Disassembly planning and optimization are becoming increasingly complex due to several factors: first, disassembly is subject to many uncertainties, which makes disassembly planning an adaptive and iterative process. Second, disassembly can be performed using different modes (sequential/parallel, complete/incomplete, destructive/non-destructive, automated/manual). Third, on the one hand, disassembly planning is a data-intensive process, and on the other hand, it must be ensured that disassembly is executed even when data are lacking. Fourth, there are multiple variables to optimize the defined objective function, such as the number of tool and direction changes and disassembly times, which depend on other factors such as the joining methods, the disassembly techniques, and the accessibility of the parts. Finally, disassembly strategies do not only consist of a disassembly sequence but also include other decisions, such as the disassembly depth and circular economy strategies for the different components. These three decisions are considered in our proposed adaptive disassembly planner with an integrated disassembly strategy optimizer.

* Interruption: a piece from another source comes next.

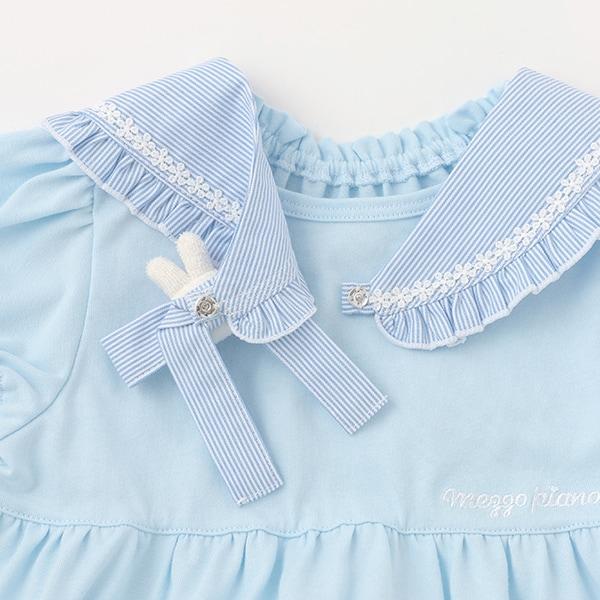 帶兔子玩偶水手領連衣裙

However, in the context of this paper, we only addressed sequential disassembly, since the aim of our current research is to develop an automated disassembly solution for battery packs down to the module level using a robot arm as a single manipulator. Our proposed disassembly strategy optimization method still needs to be extended to the following aspects: (1) including planning methods for cooperative disassembly, which can be applied by using at least two manipulators in fully automated disassembly solutions or by employing a human–machine collaboration, (2) taking into account the tool and direction changes, as they definitely influence the disassembly time, and (3) integrating adaptive methods for updating the condition and precedence constraints in case of complications during the disassembly process or when destructive disassembly steps are used. Furthermore, the adaptive planner should consider further factors, such as the configuration and the availability of the stations. On the one hand, the stations in a disassembly factory may have to be designed differently to be able to disassemble different battery variants and are therefore not suitable for carrying out all disassembly strategies and, on the other hand, a high-capacity utilization should be achieved. This means that EVBs have to be assigned to stations that cannot perform the best possible disassembly strategy in some cases. However, this measure can significantly improve capacity utilization and consequently contribute to establishing highly automated and flexible disassembly factories in the near future, which will become more and more profitable with increasing return volumes. In the literature, there are no concepts for highly flexible disassembly factories for EVBs. In the following publications, we will present several future layouts for disassembly factories under consideration of the presented building blocks of an automated disassembly station in section 0 and show potential challenges for the adaptive disassembly planner with respect to the proposed layouts.
Lastly, optimization of disassembly strategies, often described as disassembly sequence planning (DSP) in several literature sources, should be addressed in the product design phase. This will clearly contribute to achieving fully automated, cost-effective, and environmentally efficient disassembly for battery systems in the automotive sector. In particular, the modules, as the most valuable components in the battery, should be removable after only a few disassembly steps. This is obviously not the case for the battery considered in this paper.